Parkland Teens Just Launched A Summer Tour To Register Voters

by Christina Marfice
Image via Noam Galai/WireImage

The Road to Change bus tour will promote gun reform and register young voters

As if the survivors of the Parkland, Florida school shooting haven’t had their young lives disrupted enough, several of them are now giving up their summers to continue to fight for gun reform that will protect students from experiencing what they did.

Yep, instead of having part-time jobs scooping ice cream or life guarding, instead of heading to the beach or pool with their friends and instead of staying out late to make memories and enjoy the warm summer nights — you know, things high schoolers are supposed to do during summer break — they’re going on a bus tour called Road To Change to promote gun reform and sign up new voters across the country. Seriously, bless them. They continue to step up and do the work that should be done by adults. Since we can’t handle this, they continue to, and it’s heartwarming and heartbreaking at the same time.

Current Marjory Stoneman Douglas High School students Emma Gonzalez, Jaclyn Corin, Cameron Kasky, and recent graduates David Hogg and Delaney Tarr will be the ones going on tour. They all survived the Feb. 14 massacre that left 17 of their classmates and teachers dead.

They’ll be on the road for 60 days, traveling to 20 states and making 75 total stops.
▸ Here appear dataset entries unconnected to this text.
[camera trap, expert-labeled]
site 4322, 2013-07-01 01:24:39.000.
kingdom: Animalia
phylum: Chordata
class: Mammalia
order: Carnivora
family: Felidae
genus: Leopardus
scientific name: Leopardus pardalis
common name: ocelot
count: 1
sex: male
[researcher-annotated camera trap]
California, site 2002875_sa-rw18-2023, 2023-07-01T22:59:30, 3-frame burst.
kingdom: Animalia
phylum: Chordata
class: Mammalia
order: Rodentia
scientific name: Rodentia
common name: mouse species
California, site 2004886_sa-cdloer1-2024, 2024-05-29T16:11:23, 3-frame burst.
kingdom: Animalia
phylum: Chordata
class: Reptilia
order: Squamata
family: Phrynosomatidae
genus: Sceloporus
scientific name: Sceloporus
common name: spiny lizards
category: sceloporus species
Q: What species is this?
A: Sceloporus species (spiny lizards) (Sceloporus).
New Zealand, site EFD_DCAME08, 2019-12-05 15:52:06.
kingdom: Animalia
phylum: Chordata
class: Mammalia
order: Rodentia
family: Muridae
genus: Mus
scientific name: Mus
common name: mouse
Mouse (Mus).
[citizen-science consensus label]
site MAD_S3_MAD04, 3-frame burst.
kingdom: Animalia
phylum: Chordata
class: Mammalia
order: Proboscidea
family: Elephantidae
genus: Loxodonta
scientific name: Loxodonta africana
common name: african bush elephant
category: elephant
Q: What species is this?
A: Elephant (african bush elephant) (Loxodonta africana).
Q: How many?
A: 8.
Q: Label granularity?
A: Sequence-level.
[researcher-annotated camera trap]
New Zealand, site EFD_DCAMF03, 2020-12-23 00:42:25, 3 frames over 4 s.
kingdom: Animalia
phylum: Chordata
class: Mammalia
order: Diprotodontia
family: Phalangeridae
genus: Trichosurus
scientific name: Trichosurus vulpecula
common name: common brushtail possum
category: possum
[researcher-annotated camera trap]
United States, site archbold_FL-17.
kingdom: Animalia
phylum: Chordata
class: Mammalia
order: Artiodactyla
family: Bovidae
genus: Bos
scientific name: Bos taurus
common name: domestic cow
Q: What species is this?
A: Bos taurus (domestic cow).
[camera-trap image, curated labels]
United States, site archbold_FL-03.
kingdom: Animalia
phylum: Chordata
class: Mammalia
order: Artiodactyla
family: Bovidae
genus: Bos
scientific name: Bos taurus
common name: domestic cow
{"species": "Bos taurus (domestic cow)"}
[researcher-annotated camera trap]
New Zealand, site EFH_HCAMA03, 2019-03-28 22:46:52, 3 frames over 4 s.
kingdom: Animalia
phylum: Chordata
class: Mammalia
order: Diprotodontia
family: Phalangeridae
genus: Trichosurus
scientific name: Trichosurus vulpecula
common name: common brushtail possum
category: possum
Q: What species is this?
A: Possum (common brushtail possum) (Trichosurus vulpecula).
The first stop will be on June 15 in Chicago, where the group will join the annual Peace March before they depart to cross the country and try to register enough young voters to vote out a Congress that sits back and watches them die. At the end of the tour, the Parkland teens will make more than 25 special stops in Florida, where they’ll speak in every single on of the state’s congressional districts.

“We’re going to places where the NRA has bought and paid for politicians who refuse to take simple steps to save our lives — and we’ll be visiting a number of communities that have been affected by gun violence to meet fellow survivors and use our voices to amplify theirs,” the March for Our Lives website notes. “At each stop, we’ll register young people to vote and educate them on the reforms we need to save lives, and whether their local candidates and elected officials support these reforms or support the NRA.”

Despite the fact that no kid should have to spend their summer break doing something like this, the Parkland students and alumni all seem pretty excited about it.